After Moses was born, his birth mother Jochebed hid him for three months. When she realized she couldn’t hide her son any longer, she waterproofed a papyrus basket with pitch and asphalt. Jochebed placed Moses in the basket before carefully setting it among reeds by the bank of the Nile River. Moses’s sister watched to see what would happen to her baby brother.
 
As her female servants walked along the riverbank, the daughter of Pharaoh went down to the Nile to bathe. When she saw the basket lying among the reeds, Pharaoh’s daughter sent a servant to retrieve it. Knowing the baby was Hebrew, she felt sorry for him. She enlisted Moses’s sister to go find someone to nurse the baby for her. Moses’s sister brought Jochebed.

After Moses’s birth mother nursed him, she delivered him to Pharaoh’s daughter. Pharaoh’s daughter raised Moses. She is also the one who gave him his name. This same Moses who was reared by an adoptive mother led the Israelites out of Egypt and to the land God promised to give them.
 

Esther

 
The book of Esther provides another poignant example of an adopted child who delivered her people from harm.

Both of Esther’s parents died when she was a girl. Fortunately, Esther’s cousin Mordecai took her into his household and raised her. After Queen Vashti was dethroned, Xerxes I, the king of the Persian Empire, decided to select a new queen from a number of beautiful women. Esther was chosen. After she became queen, Haman, one of her husband’s high officials, devised a scheme to kill all of the Jews in the Persian Empire.
 
After urging all Jews to fast and pray, Esther risked her own life when she approached Xerxes without first being summoned. When Esther’s husband discovered her Jewish heritage and Haman’s underhanded intentions, he hung Haman on the gallows this official had built for Mordecai. Besides giving Mordecai Haman’s position, Xerxes provided protection to all the Jews in his empire.
 

Mephibosheth

 
Before David became king of Israel, he was sent to King Saul’s residence to play the harp. David immediately bonded with Saul’s son Jonathan.

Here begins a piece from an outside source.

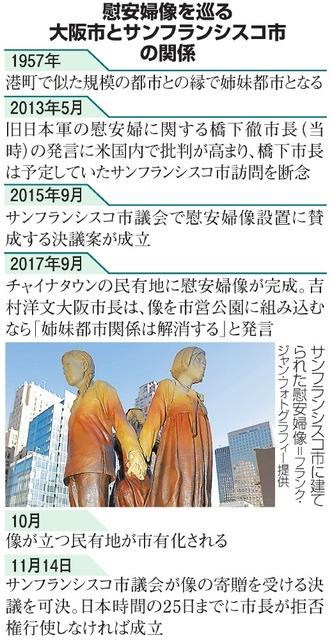 慰安婦像を巡る大阪市とサンフランシスコ市の関係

In 2 Samuel, after Saul and Jonathan were killed by the Philistines, David searched for any living relatives of his friend Jonathan. Saul’s former servant Ziba informed David about a son of Jonathan who was living with a friend.

This son, named Mephibosheth, was crippled. He became lame at the age of five-years-old when his nurse dropped him as she was fleeing after learning about the deaths of Saul and Jonathan in battle. David summoned Mephibosheth to his palace. He instructed Jonathan’s disabled son to eat at his table with his own children. David even gave Mephibosheth the land that previously belonged to his grandfather Saul.
 
Besides physical adoption, the Bible also outlines adoption from a spiritual viewpoint. Romans 8:15 states, “The Spirit you received does not make you slaves, so that you live in fear again; rather, the Spirit you received brought about your adoption to sonship. And by him we cry, ‘Abba, Father.’”

John 1:12-13 provides another illustration of spiritual adoption. This touching verse says, “Yet to all who did receive him, to those who believed in his name, he gave the right to become children of God- children born not of natural descent, or human decision or a husband’s will, but born of God.”

The message from scripture is clear — adoption is a worthwhile, caring act approved by God.